Review: La rondine (Opera Holland Park)

London’s own ‘country house’ company presents its third staging of Puccini’s light-ish opera

Stephen Aviss as Prunier and Elizabeth Llewellyn as Magda in La rondine (OHP)
Stephen Aviss as Prunier and Elizabeth Llewellyn as Magda in La rondine (OHP)
© Robert Workman

Cigarettes, eh? The devil's snouts. In Opera Holland Park's stylish new production of La rondine, the only discernible concession to a dissolute demi-monde is those little tubes of wickedness that everyone smokes in Magda's salon. But hey, it is the 1950s.

With its appealing score and plentiful earworms, La rondine is Puccini's most popular little-known opera. As George Hall notes in an excellent programme article it has, extraordinarily, never been staged by ENO, WNO or Scottish Opera. On the other hand OHP, eternal champions of this repertoire, are now onto their third account – and this one is glorious. A visual and musical feast, it warms the spirit like spritzer on a sunny day.

A weak storyline is La rondine's downfall, because not only are the opera's tensions feebly manufactured, all the main characters end up back where they started. If drama deals in journeys, theirs get stuck on a ring road. Magda, a society hostess given to dalliance, falls for innocent young Ruggero, assumes a fake identity and sets up house with him. When push comes to shove, she lets him go because she reckons her flighty background will bring shame on his family. And that's it.

In compensation, the score has all the colour and appeal of an operetta without actually being one. "Chi il bel sogno" is up there with Puccini's greatest arias even though it's done and dusted in the first quarter-hour, the second-act waltz is an uplifting showstopper, and the rush of late love duets all hit the spot.

Director Martin Lloyd-Evans has updated Puccini's Belle Époque opera most attractively, if to little purpose, with a trio of great sets by takis that switcheroo with panache. The transformation from Act 1 to Act 2 is a blinder. But there are stutters along the way, such as the crashed first entrance of Ruggero (the bell-like tenor of Matteo Lippi is one of the production's great assets) and the incongruity of a scruff like this Prunier (Stephen Aviss) correcting the dress sense of Tereza Gevorgyan's infectiously well characterised maid, Lisette.

The ever-splendid City of London Sinfonia, whose annual residence is one of the company's outstanding boasts, played the score for all its worth under Matthew Kofi Waldren's elegantly energised baton. Yes, they smothered the expository exchanges that follow the OHP Chorus's rousing rendition of the great waltz (here set in a portside dive rather than the opera's Maxim's-like boîte de nuit) but there was little else to fault.

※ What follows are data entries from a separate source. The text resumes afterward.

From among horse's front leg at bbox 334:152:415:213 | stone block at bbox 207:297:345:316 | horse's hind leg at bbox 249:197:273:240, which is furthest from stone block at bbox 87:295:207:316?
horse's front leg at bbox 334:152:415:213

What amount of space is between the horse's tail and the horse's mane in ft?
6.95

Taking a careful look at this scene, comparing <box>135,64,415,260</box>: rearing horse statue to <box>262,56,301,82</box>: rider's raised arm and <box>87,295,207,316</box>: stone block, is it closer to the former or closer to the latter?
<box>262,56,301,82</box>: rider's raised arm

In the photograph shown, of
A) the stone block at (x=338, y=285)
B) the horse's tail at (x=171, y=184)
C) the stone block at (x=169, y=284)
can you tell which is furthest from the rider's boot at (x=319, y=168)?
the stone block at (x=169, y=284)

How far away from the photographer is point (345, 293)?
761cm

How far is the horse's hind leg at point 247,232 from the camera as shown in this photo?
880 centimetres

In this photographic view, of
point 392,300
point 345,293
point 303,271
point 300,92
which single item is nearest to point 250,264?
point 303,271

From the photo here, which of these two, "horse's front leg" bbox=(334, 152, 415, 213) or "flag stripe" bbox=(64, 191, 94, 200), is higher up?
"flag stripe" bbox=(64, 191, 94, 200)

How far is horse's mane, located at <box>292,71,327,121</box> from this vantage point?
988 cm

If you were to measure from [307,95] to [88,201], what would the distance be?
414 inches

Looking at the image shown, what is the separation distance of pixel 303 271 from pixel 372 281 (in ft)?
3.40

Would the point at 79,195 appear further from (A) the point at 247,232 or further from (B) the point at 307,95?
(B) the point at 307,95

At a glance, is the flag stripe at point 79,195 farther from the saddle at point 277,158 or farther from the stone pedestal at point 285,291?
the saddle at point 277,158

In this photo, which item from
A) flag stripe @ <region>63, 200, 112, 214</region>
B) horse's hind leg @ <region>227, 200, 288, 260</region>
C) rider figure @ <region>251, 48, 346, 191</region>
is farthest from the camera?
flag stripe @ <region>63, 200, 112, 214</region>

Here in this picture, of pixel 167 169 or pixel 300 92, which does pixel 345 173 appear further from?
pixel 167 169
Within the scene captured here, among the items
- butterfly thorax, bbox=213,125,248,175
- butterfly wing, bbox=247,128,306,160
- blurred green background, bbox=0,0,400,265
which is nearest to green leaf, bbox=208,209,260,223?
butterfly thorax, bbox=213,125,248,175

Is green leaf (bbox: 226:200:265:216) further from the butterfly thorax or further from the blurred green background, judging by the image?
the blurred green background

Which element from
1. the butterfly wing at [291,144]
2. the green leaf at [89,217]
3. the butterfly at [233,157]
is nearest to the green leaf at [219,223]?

To ice the cake in shades of yellow and scarlet, Elizabeth Llewellyn sang Magda with a voice of pure operatic joy. Her soprano timbre, rich, powerful and faintly smoky, was irresistibly seductive and multi-layered, and somehow she found heartbreak in the score's simplicities.

Llewellyn is an exceptional artist who oozes star quality and ought to be top of the 'grab' list for any half-decent UK casting director, but for some reason isn't. Don't miss this too-rare opportunity to hear her: she's a great singer at the peak of her craft.

La rondine continues in repertory at Opera Holland Park until 23 June.